O dito compadrio, na verdade, se caracteriza pela continuidade/associação do capitalismo dependente brasileiro a práticas de corrupção, mandonismo, racismo, superexploração e pauperização das massas populares. O impulso à formação de um capital financeiro nacional com atuação nas cadeias globais de valor-trabalho, por meio das políticas neodesenvolvimentistas, potencializaram conflitos e disputas no interior da burguesia brasileira e sua associação com o capital imperialista.
5 CONCLUSÃO
As pesquisas históricas supracitadas corroboram para o entendimento de que os “laços ou compadrios” não são uma anomalia ou desvio do capitalismo e do liberalismo brasileiro, mas sim trata-se de parte dos fundamentos da via de desenvolvimento monopólico de um capitalismo que se estruturou sob bases escravistas e coloniais. A “modernização sem mudança social”, como diria Clóvis Moura (2020), ou simplesmente conservadora, gesta a atual configuração do agigantamento de consórcios, pirâmides societais e sociedades anônimas sob controle de poucas famílias, empresas e agentes econômicos.

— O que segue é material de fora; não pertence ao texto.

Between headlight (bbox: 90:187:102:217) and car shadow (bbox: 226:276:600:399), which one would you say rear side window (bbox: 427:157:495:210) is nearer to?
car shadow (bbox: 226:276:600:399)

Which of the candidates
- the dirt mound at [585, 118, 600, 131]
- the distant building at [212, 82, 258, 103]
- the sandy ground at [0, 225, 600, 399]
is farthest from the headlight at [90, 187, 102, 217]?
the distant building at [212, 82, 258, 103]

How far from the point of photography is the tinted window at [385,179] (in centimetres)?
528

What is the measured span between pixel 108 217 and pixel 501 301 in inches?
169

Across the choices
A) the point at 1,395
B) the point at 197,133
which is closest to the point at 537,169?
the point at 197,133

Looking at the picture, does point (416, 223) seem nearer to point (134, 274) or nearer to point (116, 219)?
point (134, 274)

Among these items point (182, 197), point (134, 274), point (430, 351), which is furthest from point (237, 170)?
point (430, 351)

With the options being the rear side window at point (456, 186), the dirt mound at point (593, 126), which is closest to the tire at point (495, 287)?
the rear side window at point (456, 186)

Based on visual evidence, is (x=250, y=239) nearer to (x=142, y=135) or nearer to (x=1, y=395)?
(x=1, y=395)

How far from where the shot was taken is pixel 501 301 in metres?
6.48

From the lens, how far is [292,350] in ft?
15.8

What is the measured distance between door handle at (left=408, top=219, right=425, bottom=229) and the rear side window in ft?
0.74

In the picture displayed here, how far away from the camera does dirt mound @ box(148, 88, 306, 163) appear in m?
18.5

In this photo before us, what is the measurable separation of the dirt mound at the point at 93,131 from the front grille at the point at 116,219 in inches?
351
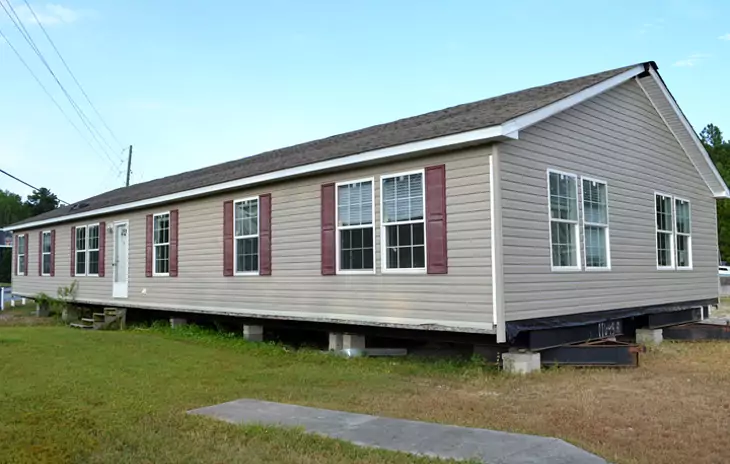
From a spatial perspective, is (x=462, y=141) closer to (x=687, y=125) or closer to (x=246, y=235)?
(x=246, y=235)

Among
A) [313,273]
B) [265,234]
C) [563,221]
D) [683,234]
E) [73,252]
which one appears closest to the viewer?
[563,221]

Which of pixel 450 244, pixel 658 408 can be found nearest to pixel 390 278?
pixel 450 244

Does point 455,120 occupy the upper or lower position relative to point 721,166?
lower

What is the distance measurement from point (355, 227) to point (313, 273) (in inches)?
51.3

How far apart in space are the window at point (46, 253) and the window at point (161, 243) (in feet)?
22.9

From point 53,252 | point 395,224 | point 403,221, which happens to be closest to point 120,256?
point 53,252

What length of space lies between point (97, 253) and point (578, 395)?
555 inches

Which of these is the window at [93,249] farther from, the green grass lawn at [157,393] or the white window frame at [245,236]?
the white window frame at [245,236]

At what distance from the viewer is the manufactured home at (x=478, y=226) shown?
874 centimetres

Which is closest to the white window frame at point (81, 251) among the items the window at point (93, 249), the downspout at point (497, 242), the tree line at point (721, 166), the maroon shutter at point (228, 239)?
the window at point (93, 249)

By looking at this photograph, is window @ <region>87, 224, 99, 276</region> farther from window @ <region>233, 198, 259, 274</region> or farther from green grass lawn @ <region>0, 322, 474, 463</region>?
window @ <region>233, 198, 259, 274</region>

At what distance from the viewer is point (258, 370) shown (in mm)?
9539

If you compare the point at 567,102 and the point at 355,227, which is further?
the point at 355,227

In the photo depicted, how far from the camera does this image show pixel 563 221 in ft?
32.0
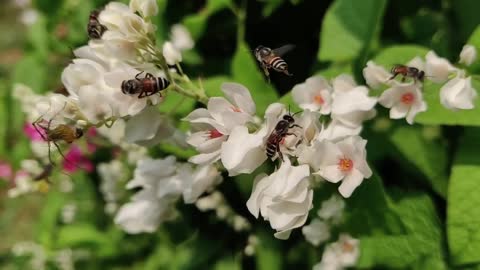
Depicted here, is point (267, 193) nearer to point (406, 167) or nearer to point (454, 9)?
point (406, 167)

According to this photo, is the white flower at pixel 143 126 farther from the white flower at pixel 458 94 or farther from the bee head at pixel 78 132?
the white flower at pixel 458 94

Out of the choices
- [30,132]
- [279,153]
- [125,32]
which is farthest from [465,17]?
[30,132]

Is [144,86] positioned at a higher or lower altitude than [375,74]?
higher

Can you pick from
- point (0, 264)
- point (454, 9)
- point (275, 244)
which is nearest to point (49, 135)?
point (275, 244)

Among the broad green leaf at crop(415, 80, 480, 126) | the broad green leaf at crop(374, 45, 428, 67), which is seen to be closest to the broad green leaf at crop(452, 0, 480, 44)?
the broad green leaf at crop(374, 45, 428, 67)

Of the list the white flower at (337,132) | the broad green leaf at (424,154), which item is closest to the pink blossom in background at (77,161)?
the broad green leaf at (424,154)

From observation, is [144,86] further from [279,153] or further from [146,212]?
[146,212]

Por sua vez, a abordagem, importada dos EUA12, sobre a existência de um “capitalismo de laços ou compadrio” no Brasil, em linhas gerais, transforma elementos aparentes do processo histórico em essência. Isto é, ao idealizar vias únicas e universais de desenvolvimento capitalista, o cosmopolitismo liberal abstrai as bases coloniais e escravistas como vias de desenvolvimento da exploração capitalista e, consequentemente, das brutais concentrações de renda, propriedade e poder no capitalismo periférico/dependente brasileiro.
Ademais, um dos fundamentos da crítica do “capitalismo de compadrio” é criar uma falsa particularidade para as economias subdesenvolvidas, como a do Brasil. A intensa relação entre Estados nacionais e agentes privados é parte da dinâmica da história do capitalismo. Afinal, o “mercado” como principal instituição social mediatizadora é uma criação histórica e social. Não imune a conflitos e contradições.

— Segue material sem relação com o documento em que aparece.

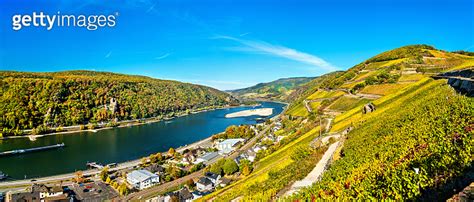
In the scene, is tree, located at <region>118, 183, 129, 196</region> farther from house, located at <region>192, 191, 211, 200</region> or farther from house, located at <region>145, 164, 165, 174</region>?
house, located at <region>192, 191, 211, 200</region>

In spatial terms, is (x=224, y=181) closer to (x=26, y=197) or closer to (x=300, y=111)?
(x=26, y=197)

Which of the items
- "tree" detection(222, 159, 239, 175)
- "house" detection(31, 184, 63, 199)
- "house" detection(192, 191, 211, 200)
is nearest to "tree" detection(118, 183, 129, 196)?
"house" detection(31, 184, 63, 199)

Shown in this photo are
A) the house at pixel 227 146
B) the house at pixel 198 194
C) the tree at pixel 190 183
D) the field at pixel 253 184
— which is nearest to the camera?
the field at pixel 253 184

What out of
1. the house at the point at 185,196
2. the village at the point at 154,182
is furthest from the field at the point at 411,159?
the village at the point at 154,182

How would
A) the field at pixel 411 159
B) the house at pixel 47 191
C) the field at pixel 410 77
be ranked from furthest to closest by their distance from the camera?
the field at pixel 410 77 < the house at pixel 47 191 < the field at pixel 411 159

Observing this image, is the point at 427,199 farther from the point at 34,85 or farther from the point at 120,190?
the point at 34,85

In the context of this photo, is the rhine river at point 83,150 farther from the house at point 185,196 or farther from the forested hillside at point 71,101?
the house at point 185,196

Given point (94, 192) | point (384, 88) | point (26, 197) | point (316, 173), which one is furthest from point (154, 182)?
point (384, 88)
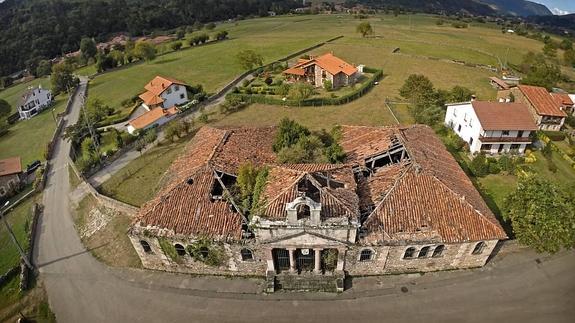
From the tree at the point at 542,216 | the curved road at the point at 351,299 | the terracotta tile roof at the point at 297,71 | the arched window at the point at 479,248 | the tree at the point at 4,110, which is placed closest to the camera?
the curved road at the point at 351,299

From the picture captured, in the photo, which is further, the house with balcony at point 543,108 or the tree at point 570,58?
the tree at point 570,58

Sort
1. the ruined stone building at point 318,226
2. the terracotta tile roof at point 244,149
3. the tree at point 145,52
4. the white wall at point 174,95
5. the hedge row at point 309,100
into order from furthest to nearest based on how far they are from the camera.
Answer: the tree at point 145,52 → the white wall at point 174,95 → the hedge row at point 309,100 → the terracotta tile roof at point 244,149 → the ruined stone building at point 318,226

Nesse sentido, essa associação, criticada no Brasil principalmente por conta de políticas tidas como desenvolvimentistas assumidas pelo BNDES durante a década de 2010, é omitida para se analisar o papel do Estado e dos bancos públicos na história do capitalismo.
Nesse contexto, a luta contra o “compadrio” e, consequentemente, “contra a corrupção”, na atualidade, acaba por se tornar mais uma pauta instrumentalizada pelas lutas econômicas interburguesas, expropriação do fundo público e criminalização de políticas de desenvolvimento e sociais alternativas aos ditames do padrão de acumulação neoliberal13. Nesse sentido, sustentamos a necessidade de relacionar as práticas ditas “corruptas” e “autoritárias” como partes de um longo processo de dominação, caracterizado pela via autocrática de desenvolvimento do capitalismo periférico/dependente.
Ademais, a partir das contribuições de Gorender e Moura, relacionamos as apreensões ideológicas da “crítica” ao “capitalismo de compadrio” com as ideologias do racismo brasileiro. Ao culpabilizar o próprio povo por suas mazelas sociais, a visão de um “capitalismo incompleto” e marcado pelas práticas de corrupção que estariam no “DNA” de todo o povo brasileiro é, sem dúvida, uma forma de ocultar relações sociais de classe e raça no contexto da dominação burguesa no Brasil.